» Document source:
--
Pendant la route il y eut une naissance. C’est pendant une tempête que la première petite doukhobor naquit sous l’ombre du drapeau britannique. Les parents appelèrent leur fille : Canada.

Parmi ces doukhobors migrateurs, deux surtout méritaient l’attention : deux vétérans de la guerre de Crimée, Makhortov et Borkov.

Makhortov a maintenant 86 ans. Pendant la guerre de Crimée il était matelot à bord du « Catherine II ». Après la guerre, Makhortov se rendit au Caucase où il vécut paisiblement parmi les doukhobors pendant cinq années ; en 1888, lui et cinq de ses camarades furent déportés dans le gouvernement d’Arkhangel, pour avoir fait de la propagande en faveur du refus du service militaire : deux de ses compagnons moururent depuis ; deux autres sont allés comme lui au Canada ; le cinquième, le plus éminent, Pierre Vériguine, est actuellement en Sibérie.
--
» Données enregistrées:
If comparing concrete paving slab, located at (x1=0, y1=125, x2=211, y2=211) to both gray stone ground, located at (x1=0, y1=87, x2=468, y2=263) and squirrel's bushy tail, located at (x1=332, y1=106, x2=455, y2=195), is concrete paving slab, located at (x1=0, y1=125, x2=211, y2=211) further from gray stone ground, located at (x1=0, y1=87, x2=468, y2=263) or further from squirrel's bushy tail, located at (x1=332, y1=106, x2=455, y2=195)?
--
» Objectif: Poursuivez le texte sur les doukhobors émigrés au Canada à partir de sa dernière phrase.

» Réponse rédigée:
L’autre vétéran, Borkov, a 85 ans : il a passé de longues années en prison, pour avoir fait la même propagande.

III

Une semaine après l’arrivée du premier bateau, un deuxième convoi de 1.900 doukhobors arriva sur le « Lake Superior ». Ce bateau fut tenu en quarantaine pendant vingt et un jours. Heureux retard, car les bâtiments destinés à recevoir les nouveaux arrivants n’étaient pas prêts.

Le gouvernement canadien était très soucieux de transférer au plus vite les doukhobors dans les campagnes, car on était en février 1899, et on attendait, fin de mars, un grand nombre d’immigrants pour lesquels on aurait besoin des bâtiments encore occupés alors par les doukhobors. (Dans chaque ville du Canada, il y a des bâtiments destinés à l’usage des immigrants.) Un grand nombre d’ouvriers auxquels s’adjoignirent 150 doukhobors partirent pour construire des bâtiments provisoires. On en bâtit deux pour commencer : l’un sur les bords du Swan River ; l’autre sur Dead Horse Creek ; le terrain où fut construit le premier fut nommé Campagne du Nord, l’autre Campagne du Sud.

Dans cette campagne du Swan River, 1.300 doukhobors vinrent s’installer ; les autres et tous ceux qui étaient arrivés par le deuxième convoi s’installèrent dans la campagne Dead Horse Creek.

Dès le printemps, les doukhobors commencèrent les semailles du blé.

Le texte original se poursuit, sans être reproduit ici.